What Is Damp and where does it come from?

Excess moisture in a building can result in damp which leads to mould, this can be caused by leaking pipes, rising damp from basements or ground floors, rain seeping in via roof damage, blocked gutters, or window frames.

Some typical causes of dampness are:

  1. Too much moisture: Routine activities like cooking, washing, showering, drying clothes and boiling the kettle moisture and even breathing all cause moisture. One person can add four pints of water to their environment through just these few simple activities in a single day. Due to double glazing and insulation which are trying to keep the heat in, it is very difficult for this humid air to leave.
  1. A lack of ventilation: Buildings with poor ventilation are more likely to experience condensation and mould growth. Warm, humid air can leave the house or office thanks to adequate air flow. However, if there is inadequate ventilation, this warm air will leave moisture on the coldest available surface, which is typically windows or exterior walls.
  1. Poor heating: More moisture can be held by warm air than by cooler air. This implies that the amount of condensation you might experience depends on the temperature of the air in your home or office and the impermeable surfaces.

The Most Common Places to Find Moisture

It is important to figure out the source of excess moisture in your building if you have mould or damp. When you know what is producing the damp, you can fix it or take steps to reduce the moisture in the air. You might need to hire a professional to remove the mould, but if there’s only a tiny quantity, you might be able to do it yourself.

Here are some common places to look for condensation in your home and office:

  1. Water build-up on windows horizontal frames, which if not controlled will develop into black mould.
  2. In cabinets or behind large furniture positioned against an exterior or stair wall. Possibly seen as a powdery, black, or grey mould.
  3. Around the skirting on first-floor walls, paper peeling away, paint bubbling, plaster falling off, or white tide stains.
  4. On ceilings.
  5. Under the roof and at the top of the walls.
  6. Chimney breasts.

How can you prevent excess moisture build up?

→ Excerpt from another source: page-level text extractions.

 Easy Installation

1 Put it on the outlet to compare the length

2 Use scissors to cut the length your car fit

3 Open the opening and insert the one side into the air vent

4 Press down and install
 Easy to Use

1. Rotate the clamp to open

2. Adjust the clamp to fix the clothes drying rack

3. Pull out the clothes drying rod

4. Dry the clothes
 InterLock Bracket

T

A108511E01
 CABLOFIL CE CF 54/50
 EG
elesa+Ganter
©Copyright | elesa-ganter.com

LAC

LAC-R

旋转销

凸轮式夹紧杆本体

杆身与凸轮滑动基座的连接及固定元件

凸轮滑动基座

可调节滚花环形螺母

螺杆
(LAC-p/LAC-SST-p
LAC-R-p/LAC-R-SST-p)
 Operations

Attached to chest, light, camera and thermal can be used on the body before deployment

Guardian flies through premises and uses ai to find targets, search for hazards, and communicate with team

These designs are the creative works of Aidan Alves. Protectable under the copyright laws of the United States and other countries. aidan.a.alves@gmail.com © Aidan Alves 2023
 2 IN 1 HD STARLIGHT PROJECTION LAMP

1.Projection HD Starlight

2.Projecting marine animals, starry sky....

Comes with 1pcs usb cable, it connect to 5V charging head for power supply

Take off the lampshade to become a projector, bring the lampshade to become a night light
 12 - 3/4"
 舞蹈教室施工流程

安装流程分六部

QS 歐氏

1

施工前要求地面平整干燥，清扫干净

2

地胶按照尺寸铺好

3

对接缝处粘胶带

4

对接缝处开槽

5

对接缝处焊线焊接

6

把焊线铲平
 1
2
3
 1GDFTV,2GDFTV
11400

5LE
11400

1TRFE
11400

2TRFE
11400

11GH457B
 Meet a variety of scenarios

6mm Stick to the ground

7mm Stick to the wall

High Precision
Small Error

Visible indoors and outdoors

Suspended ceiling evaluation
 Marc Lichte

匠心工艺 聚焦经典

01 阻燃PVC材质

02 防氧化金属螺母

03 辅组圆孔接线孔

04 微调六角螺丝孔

If you regularly check your building for any dampness, you can easily put preventative measures in place to stop the dampness from turning into mould. Keep an eye out for a variety of indicators, such as damp spots on the ceiling or wall, indications of dampness on exterior walls, rot on exterior doors, and condensation or water at the base of windows. Early detection of damp can help you save money because there won’t be as much of a mess to clean up.

Here are a few steps you can take to prevent moisture and damp occurring in the future:

  1. Moisture Traps: these will catch some of the excess moisture in the air
  2. Remove condensation on windows regularly: wipe away with a paper towel regularly (you could put this on your cleaner’s job list) and get regular interior window cleans (Solutions Services can quote for these)
  3. Install Double Glazing: Double glazing is made up of 2 panes of glass trapping a layer of air in between acting as a buffer between the warm air inside and the cold air outside reducing condensation. Upgrading your windows ones with vents will allow you circulate air in your offices better.
  4. Do regular building checks: Assign a member of staff to check the whole building regularly for any maintenance issues and signs of damp
  5. Dehumidifier: If you find your building is struggling with humidity try purchasing an electric dehumidifier
  6. Move furniture away from walls: let the air circulate behind them
  7. Clean out gutters regularly: blocked gutters will overflow and water will run down the exterior of the building causing damp to seep through to internal walls. Solutions services can provide a gutter cleaning service.
  8. Boost ventilation: whilst we all want to trap in the heat it is very beneficial to open the windows for a while to allow damp air to leave and dry air to enter.